Anyone can be at risk for a heart attack but some factors, whether they be genetic or lifestyle-related, can certainly up that risk. The good news is there are many ways to reduce your risk of having a heart attack even if you are genetically-predisposed to heart disease. Read on to learn what you can do starting today to reduce your risk.
Make Some Lifestyle Changes to Reduce Your Heart Attack Risk Factors
We all have habits we are not proud of and some of those habits are worse than others for your health. When it comes to lifestyle, smoking cigarettes is probably the top risk factor for heart attacks in men and women of all ages. What you heard about quitting is correct; it’s never too late to stop smoking! It’s been proven that within a short period of time of quitting, there are notable positive effects on overall health. Even if you have been smoking for many decades, you will still benefit from quitting. There is no doubt that stopping this habit can be very hard, rest assured that there are many resources available to help you kick this bad habit and get your health back on track. Now for the easier lifestyle changes. Diet is a big one. Follow the food guide to healthy eating so you get the right amounts of all the food groups. Eating plenty of vegetables and fruits is an obvious one but nuts, grains, proteins and dairy in moderation are all good for a balanced diet. Water is also essential and drink plenty of it! Drinking water flushes out toxins that can build up in the body and cause numerous problems that can affect heart health. It’s also a good idea to cut down on soda, greasy foods and foods that have a lot of sodium, sugar and preservatives and drink alcoholic beverages in moderation.
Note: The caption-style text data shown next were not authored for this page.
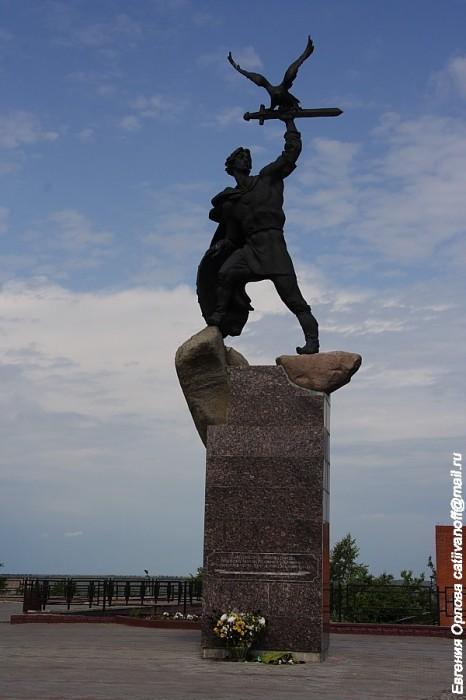 Памятник Владимиру Храброму-Донскому фотографии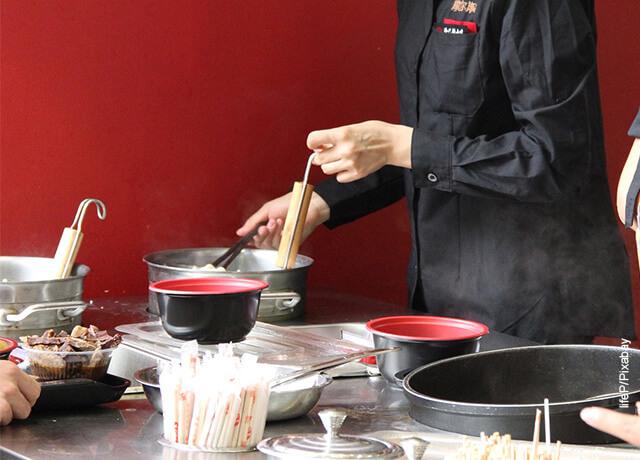 Foto de una mujer revolviendo alimentos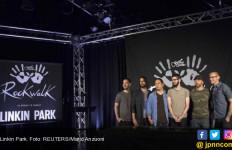 Chester Bennington Meninggal, Jadwal Tur Linkin Park Batal - JPNN.com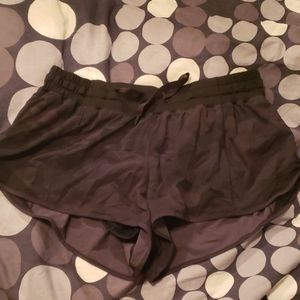 Brand new without tags Lululemon hotty hot shorts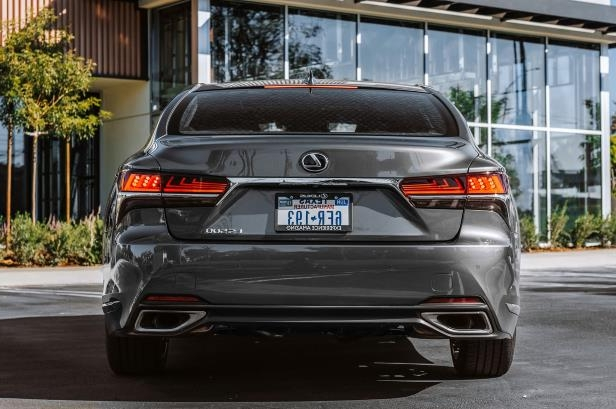 Slide 20 of 146: 2018-Lexus-LS-500-rear.jpg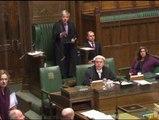 El Parlamento británico da luz verde a los matrimonios gay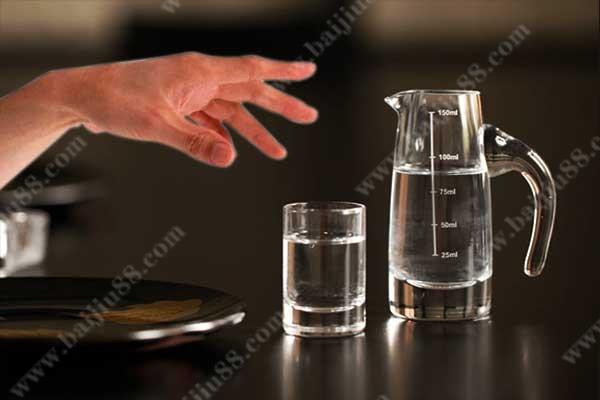 手抖为什么喝点酒就好了
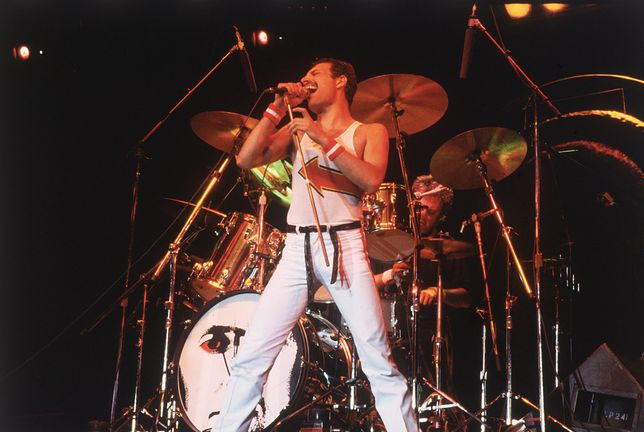 Freddie Mercury dziś skończyłby 72 lata. Przypominamy największe hity zespołu Queen!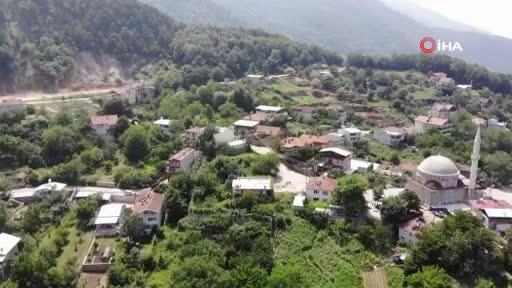 Bursa'da yaşayan aile her yıl binlerce turisti evlerinde ücretsiz ağırlıyor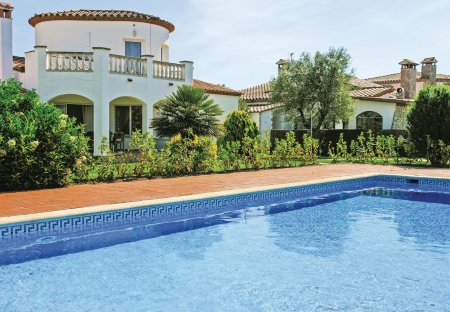 Villa in Vilacolum, Spain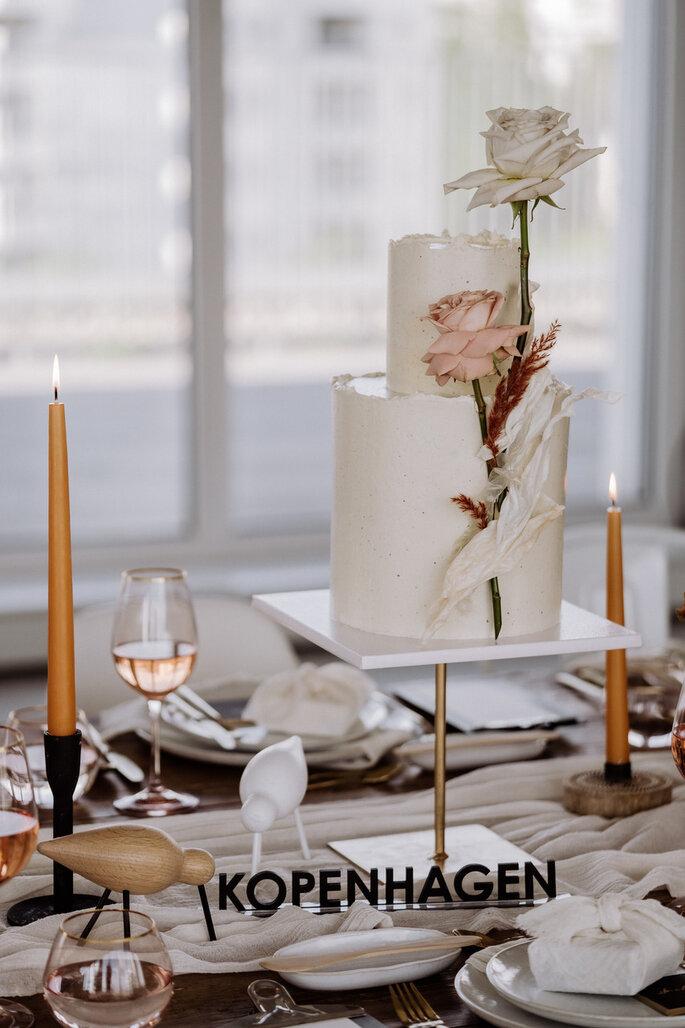 Skandi Chic - Hochzeitskonzept im skandinavischen Stil Torte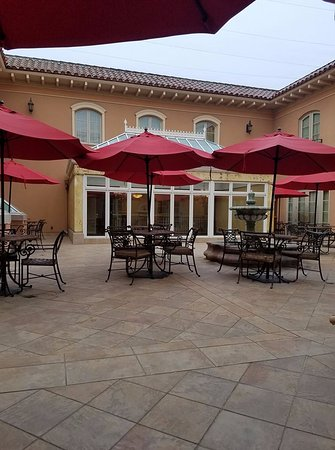 Atascadero, CA: relaxing courtyard outside room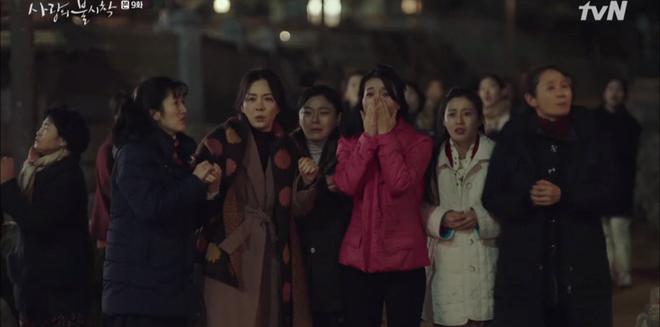 3 khoảnh khắc cười ná thở ở tập 9 Crash Landing on You: Những bà dì hàng xóm khen ngoại hình Hyun Bin là cả một cuộc cách mạng! - ảnh 2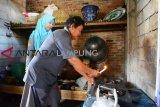 Warga Desa Labuhanratu IX Lamtim Manfaatkan Biogas dari Kotoran Sapi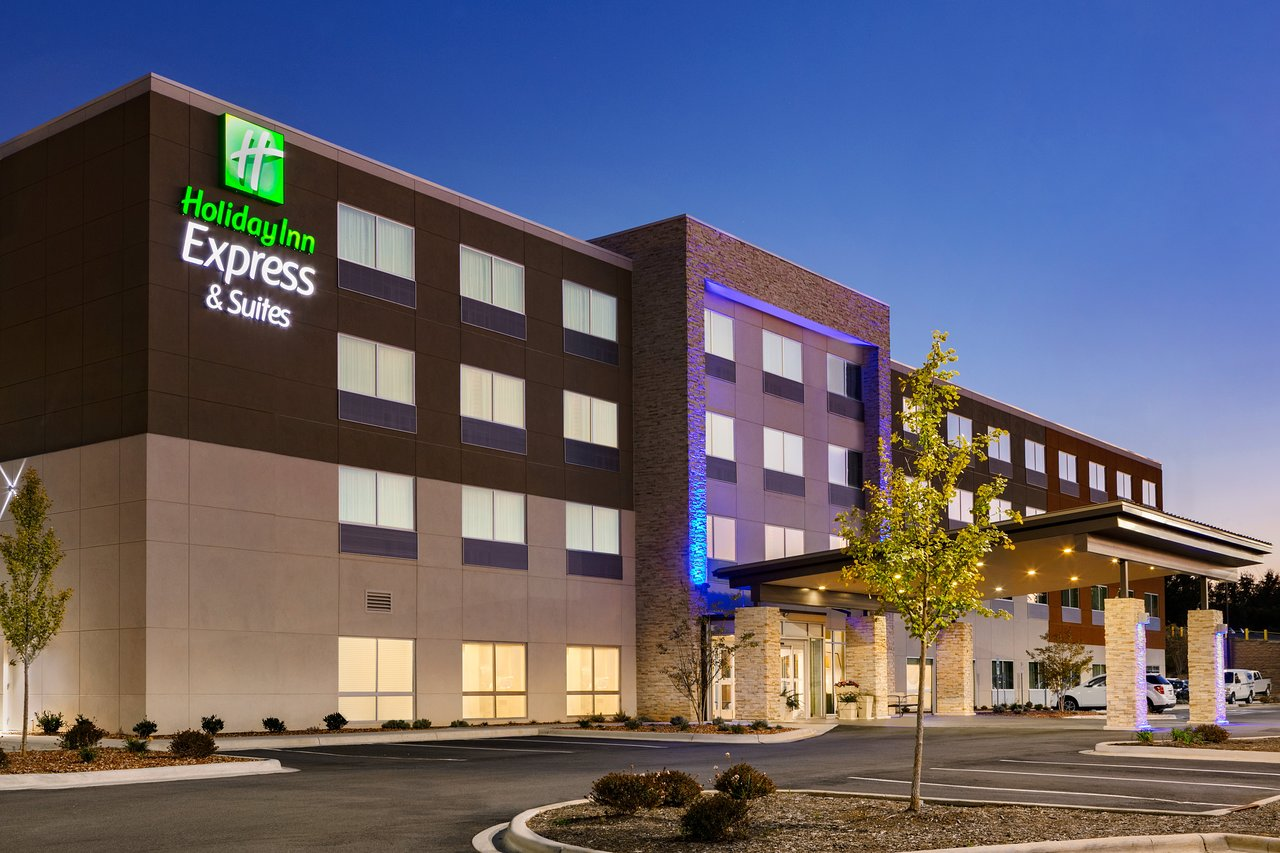 Holiday Inn Express Salisbury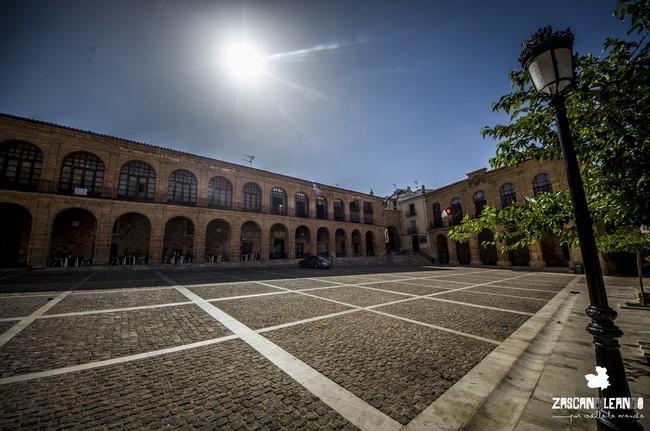 Lonjas de Regatería y del Ayuntamiento, en Alcaraz, Albacete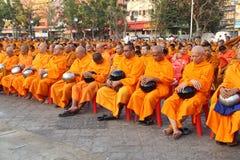Munkar väntar det lovande för att gå till allmänheten Royaltyfri Foto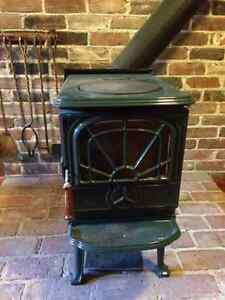 Poêle à bois / wood burning stove Waterford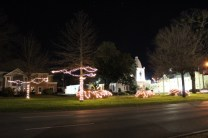 Quintard Avenue Christmas Lights 2019 (19)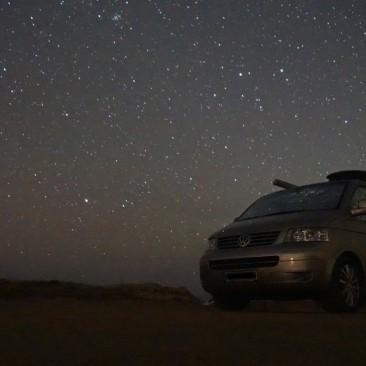 Nur die Sterne leuchten über Sardinien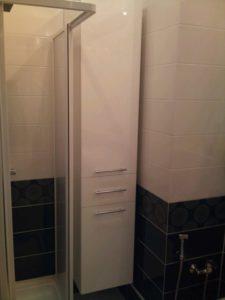 Шкаф, изготовленный на заказ и установленный ванную комнату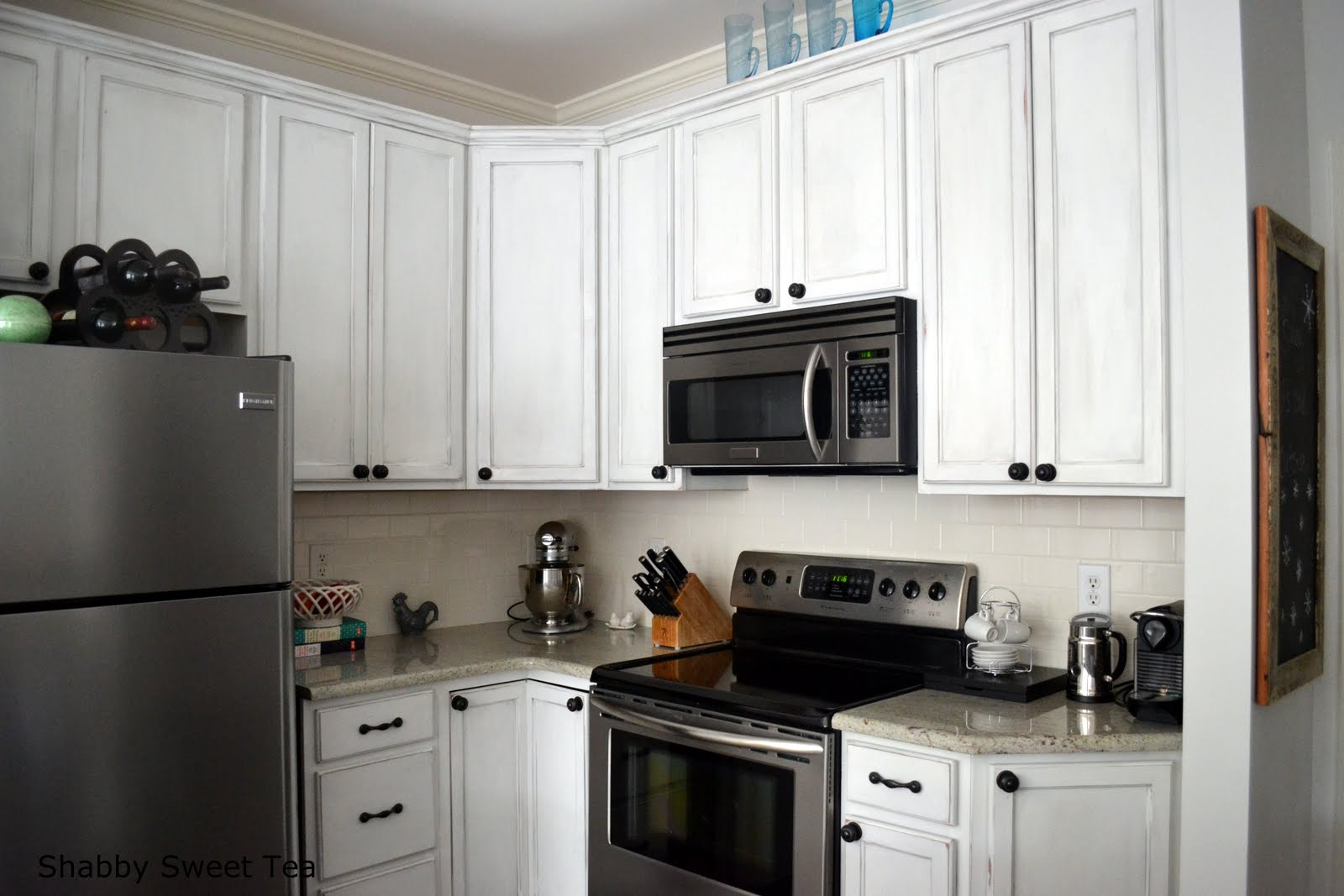 paint kitchen cabinets annie sloan chalk paint kitchen cabinets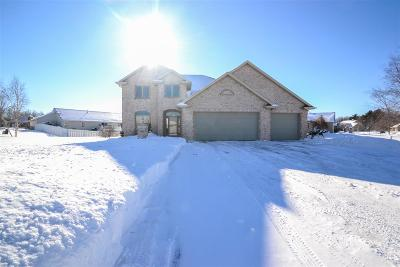 Green Bay Single Family Home Active-Offer No Bump: 3364 Langdon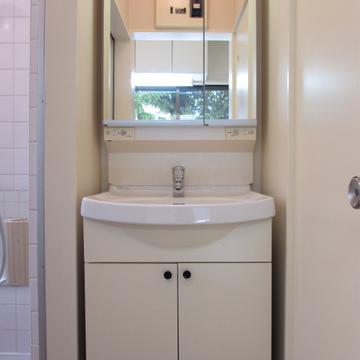 独立洗面台はピカピカです!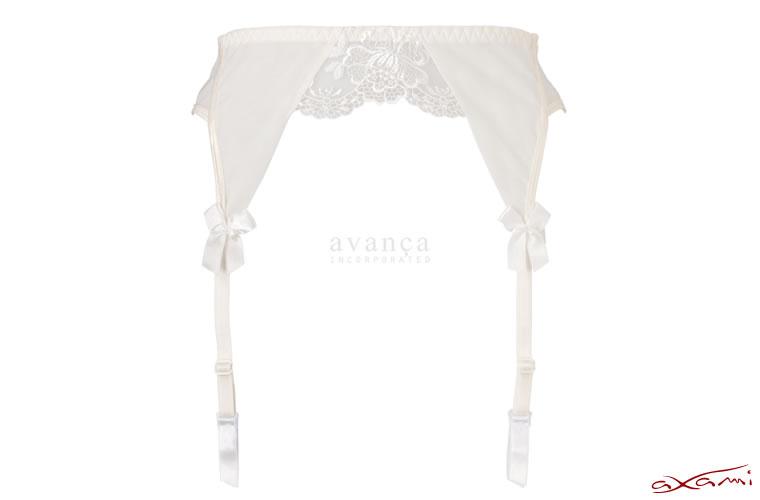 チュールレースとエンブロイダリー刺繍が美しいエレガントなデザインのガーターベルト。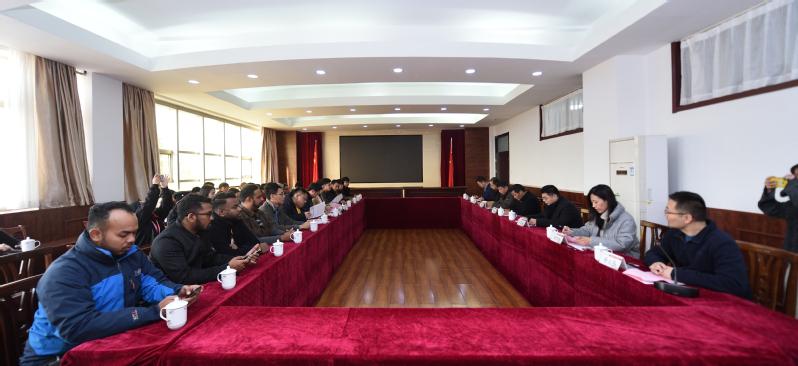 马来西亚中国友好协会大学生代表团一行来访我校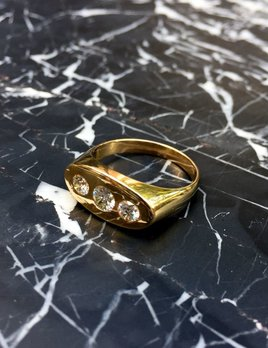 B.M.V.A. Vintage 14ct Yellow Gold and three Diamond Dress Ring - Flat top Gypsy Setting - Diamonds c1880, Setting c1960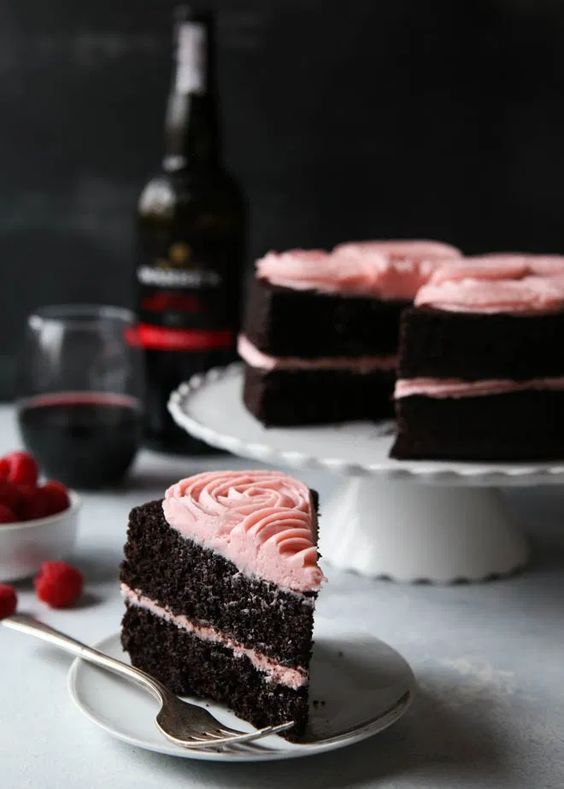 25+ Mouth-Watering Desserts With Wine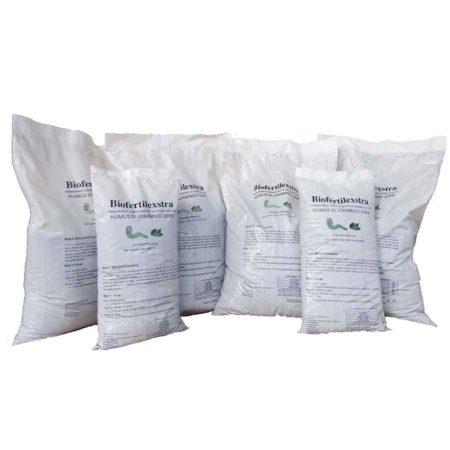 humus-di-lombrico-extrafine-sacchi-da-45lt-x-4-+-15lt-x2---Bionatur-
Get some blood work done to see which vitamins and nutrients you are deficient in, if any, and focus on supplementing those things into your diet.
Exercise is the other majorly important thing to incorporate into your daily routine to reduce your Heart Attack Risk Factors. Make sure to incorporate plenty of cardio, weight-lifting, toning and stretching exercises most days of the week. Yoga and walking are great starters for anyone just getting into a fitness routine. Biking, swimming, dance aerobics and running are also great for more advanced fitness enthusiasts.
You can’t change any genetic factors you inherited from other family members but following the above guidelines can certainly help! The reality is if an immediate family member has heart disease, you are at a greater risk of developing it too. Diabetes is also a risk factor that can be controlled but it also runs in families so if a family member has it, you need to be careful and be screened for the disease throughout your life.